The Dow fell 180 or 1.5 percent to 11,479, the biggest drop since Aug. 7. It is still 4.7 percent from its July 15 low of 10,962. The S&P 500 fell 19.60 points or 1.5 percent to 1278.60. The S&P financial sector was the worst performer, off 3.6 percent. Besides Fannie and Freddie, other financials also sold off. Lehman was lower on reports it could lose $1.8 billion during the quarter.
"Mortgages are down pretty sharply today ... It seems pretty clear that somehow they've got to get more capital," said John Sprow, senior portfolio manager with Smith Breeden. As the stocks of Fannie and Freddie continue to lose ground, the task of raising capital becomes even more difficult.

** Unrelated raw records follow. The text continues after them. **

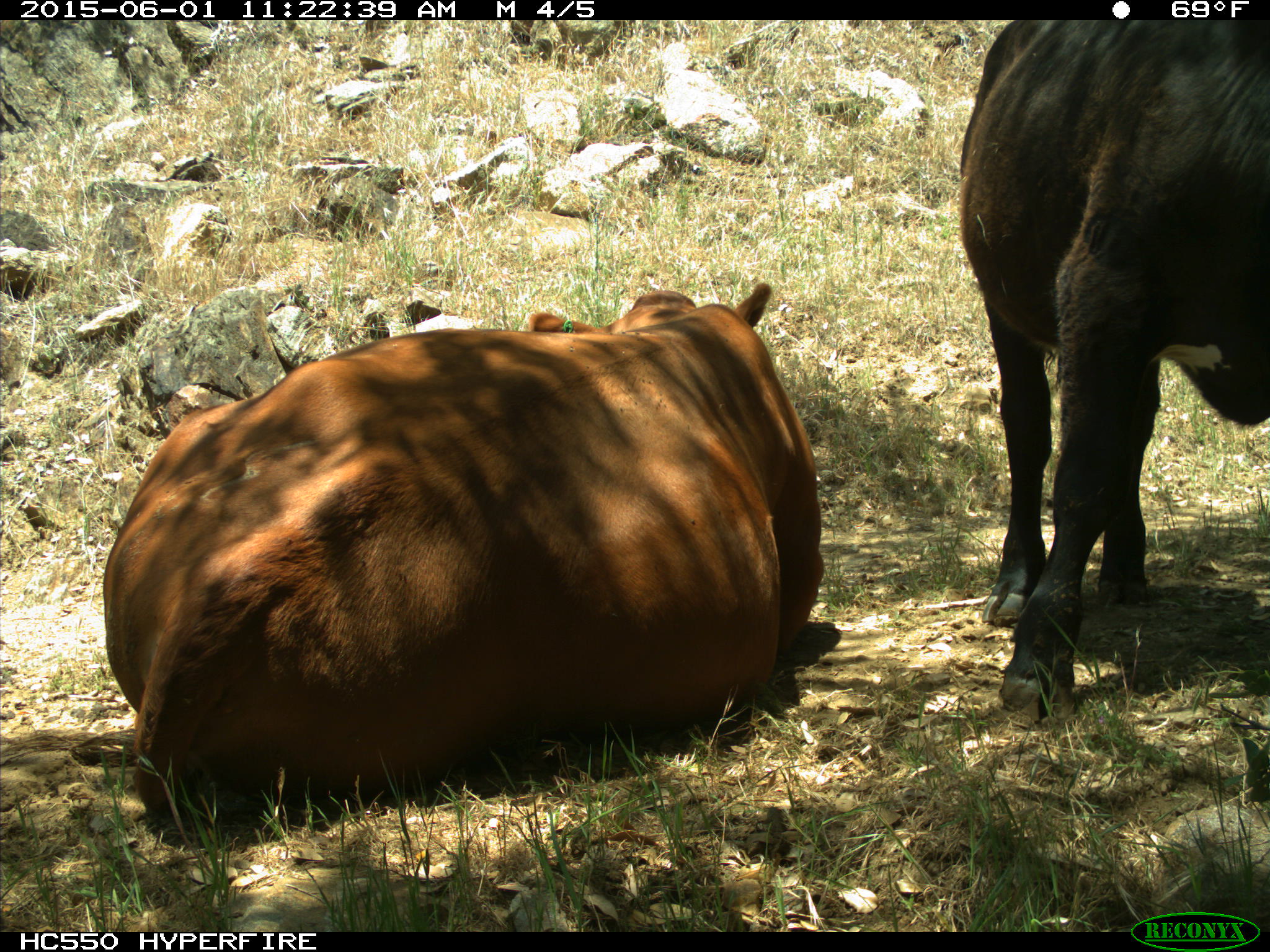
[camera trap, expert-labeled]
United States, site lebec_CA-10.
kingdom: Animalia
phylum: Chordata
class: Mammalia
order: Artiodactyla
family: Bovidae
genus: Bos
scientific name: Bos taurus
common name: domestic cow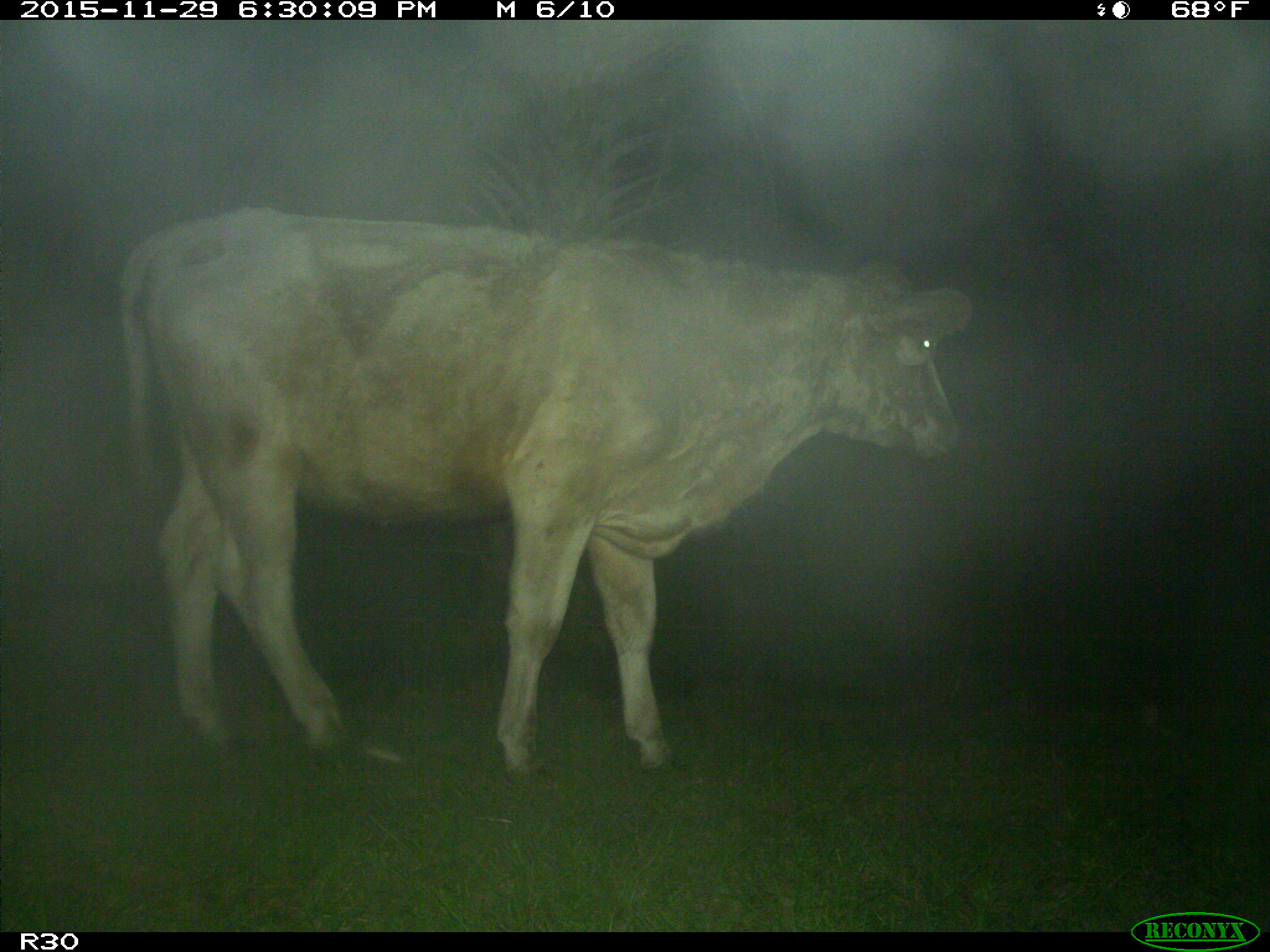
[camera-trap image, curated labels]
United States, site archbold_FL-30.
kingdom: Animalia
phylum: Chordata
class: Mammalia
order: Artiodactyla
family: Bovidae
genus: Bos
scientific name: Bos taurus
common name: domestic cow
Bos taurus (domestic cow).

"To me, it seems like the only end game is for the government to step in, even though they said today they have no intention," he said. "I don't know if they wait for the equities to hit some price before they step in. At some point, there's nothing left."
Sprow said it's unclear exactly how a government take over would work. "When the government steps in, I would look at Ginnie Mae as the model they would work toward ... It's a wrapper. It doesn't have a portfolio," he said.
Could Oil Turn?
Oil continues to trade lower, and on Monday it was at its lowest close since May 1. Crude fell $0.90 per barrel to $112.87.
"We're looking at the 200-day moving average, which stands at $110.27. It's in the neighborhood. It's looking like it's a major breaking point," said John Kilduff, senior vice president of M.F. Global. "If we break through it, it could sell off considerably, or if it holds we could bounce the other way."
Kilduff, a CNBC contributor, says it's more likely it will hold at that level and start to move higher, based on the way some other commodities are now trading. He pointed to corn and gold.
Gasoline, meanwhile is down 6.9 cents per gallon last week, to $3.74 per gallon, the lowest pump price since May 12, according to the EIA.
Jolted by Financials
Brian Stutland, president of Stutland Equities LLC, trades the VIX at the CBOE, and said it moved in response to speculation the government could step in to help out Fannie and Freddie. He said Monday's move could be the start of a new trend in its trading pattern.
"You saw Fannie and Freddie go down about 20 percent. You saw spillover in the options market volatility, and you saw a spike up in the VIX. I would have expected it to get to 24 or 25," he said. The VIX closed at 20.98, which was a 7.2 percent move. He said the idea that the government is there to step for Fannie and Freddie seems to have muted the volatility, ie market fear.
"This was definitely a pretty big move," he said. "We saw 7 to 10 percent moves pretty consistently in early July but since we had an uptrend in the market, and the volatility has come down."
"Typically, what you se is when there's credit issues happening in the financial world, you tend to see a little increase in volatility in the stock market, and it's typically reflected in the VIX," he said. In March, for instance, the VIX got as high as 30 on the Bear Stearns news. "So now I think there's confidence in the government" plan to back stop Fannie and Freddie, he said.